### Exercise task:
Skip the pictures. Copy all the rest of the records down exactly.

## Begin Supplied entries

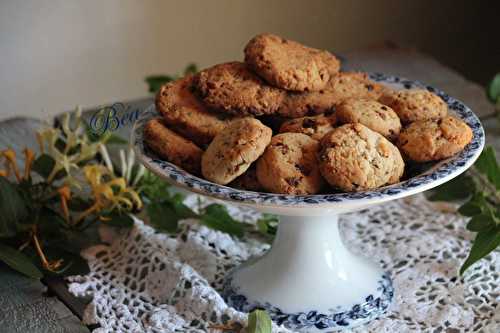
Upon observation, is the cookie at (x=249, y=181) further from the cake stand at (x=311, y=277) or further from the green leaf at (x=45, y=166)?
the green leaf at (x=45, y=166)

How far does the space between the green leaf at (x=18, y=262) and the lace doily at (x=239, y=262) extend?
0.04 metres

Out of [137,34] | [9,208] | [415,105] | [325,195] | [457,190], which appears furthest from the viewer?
[137,34]

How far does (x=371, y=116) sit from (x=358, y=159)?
7 cm

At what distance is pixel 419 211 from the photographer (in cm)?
103

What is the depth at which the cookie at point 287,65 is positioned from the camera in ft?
2.56

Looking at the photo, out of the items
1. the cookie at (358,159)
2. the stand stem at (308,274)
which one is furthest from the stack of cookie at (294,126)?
the stand stem at (308,274)

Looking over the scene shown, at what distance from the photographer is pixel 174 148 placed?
78cm

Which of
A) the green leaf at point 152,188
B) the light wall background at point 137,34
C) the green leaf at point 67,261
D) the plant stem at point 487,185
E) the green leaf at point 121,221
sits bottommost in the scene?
the light wall background at point 137,34

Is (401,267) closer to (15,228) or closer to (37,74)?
(15,228)

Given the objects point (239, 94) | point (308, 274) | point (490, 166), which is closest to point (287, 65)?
point (239, 94)

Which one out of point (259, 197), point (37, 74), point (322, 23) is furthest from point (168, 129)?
point (322, 23)

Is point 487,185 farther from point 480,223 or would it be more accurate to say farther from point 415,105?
point 415,105

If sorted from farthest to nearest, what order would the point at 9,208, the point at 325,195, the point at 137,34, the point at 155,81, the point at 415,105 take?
1. the point at 137,34
2. the point at 155,81
3. the point at 9,208
4. the point at 415,105
5. the point at 325,195

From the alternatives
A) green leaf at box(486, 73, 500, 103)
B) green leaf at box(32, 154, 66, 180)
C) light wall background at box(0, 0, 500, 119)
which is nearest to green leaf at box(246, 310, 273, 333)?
green leaf at box(32, 154, 66, 180)
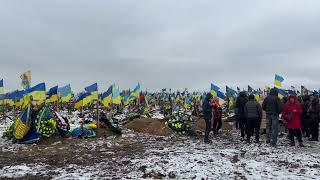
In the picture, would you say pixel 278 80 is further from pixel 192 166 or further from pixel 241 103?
pixel 192 166

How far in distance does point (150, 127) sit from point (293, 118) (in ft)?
26.9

## End Supplied entries

### Exercise response:
Upon observation, is the cookie at (x=249, y=181) further from the cake stand at (x=311, y=277) or further from the green leaf at (x=45, y=166)?
the green leaf at (x=45, y=166)

How far does the space between the green leaf at (x=18, y=262) and the lace doily at (x=239, y=262) extend?
0.04 metres

Out of [137,34] | [9,208] | [415,105] | [325,195] | [457,190], which appears furthest from the viewer?
[137,34]

How far does (x=371, y=116) sit from (x=358, y=159)?
7 cm

At what distance is pixel 419 211 from the photographer (in cm)?
103

What is the depth at which the cookie at point 287,65 is positioned from the camera in ft?
2.56

Looking at the photo, out of the items
1. the cookie at (358,159)
2. the stand stem at (308,274)
which one is furthest from the stack of cookie at (294,126)?
the stand stem at (308,274)

Looking over the scene shown, at what distance from the photographer is pixel 174 148 placed?
78cm

Which of
A) the green leaf at point 152,188
B) the light wall background at point 137,34
C) the green leaf at point 67,261
D) the plant stem at point 487,185
E) the green leaf at point 121,221
sits bottommost in the scene?
the light wall background at point 137,34

Is (401,267) closer to (15,228) or closer to (37,74)?
(15,228)

Given the objects point (239, 94) | point (308, 274) | point (490, 166), which is closest to point (287, 65)?
point (239, 94)

Which one out of point (259, 197), point (37, 74), point (322, 23) is furthest from point (168, 129)?
point (322, 23)

Is point 487,185 farther from point 480,223 or would it be more accurate to say farther from point 415,105?
point 415,105

If sorted from farthest to nearest, what order would the point at 9,208, the point at 325,195, the point at 137,34, the point at 155,81, the point at 415,105 take?
1. the point at 137,34
2. the point at 155,81
3. the point at 9,208
4. the point at 415,105
5. the point at 325,195

From the alternatives
A) green leaf at box(486, 73, 500, 103)
B) green leaf at box(32, 154, 66, 180)
C) light wall background at box(0, 0, 500, 119)
which is nearest to green leaf at box(246, 310, 273, 333)?
green leaf at box(32, 154, 66, 180)
In the picture, would you say pixel 278 80 is further from pixel 192 166 or further from pixel 241 103?
pixel 192 166

How far in distance does point (150, 127) sit from point (293, 118) (in ft)?
26.9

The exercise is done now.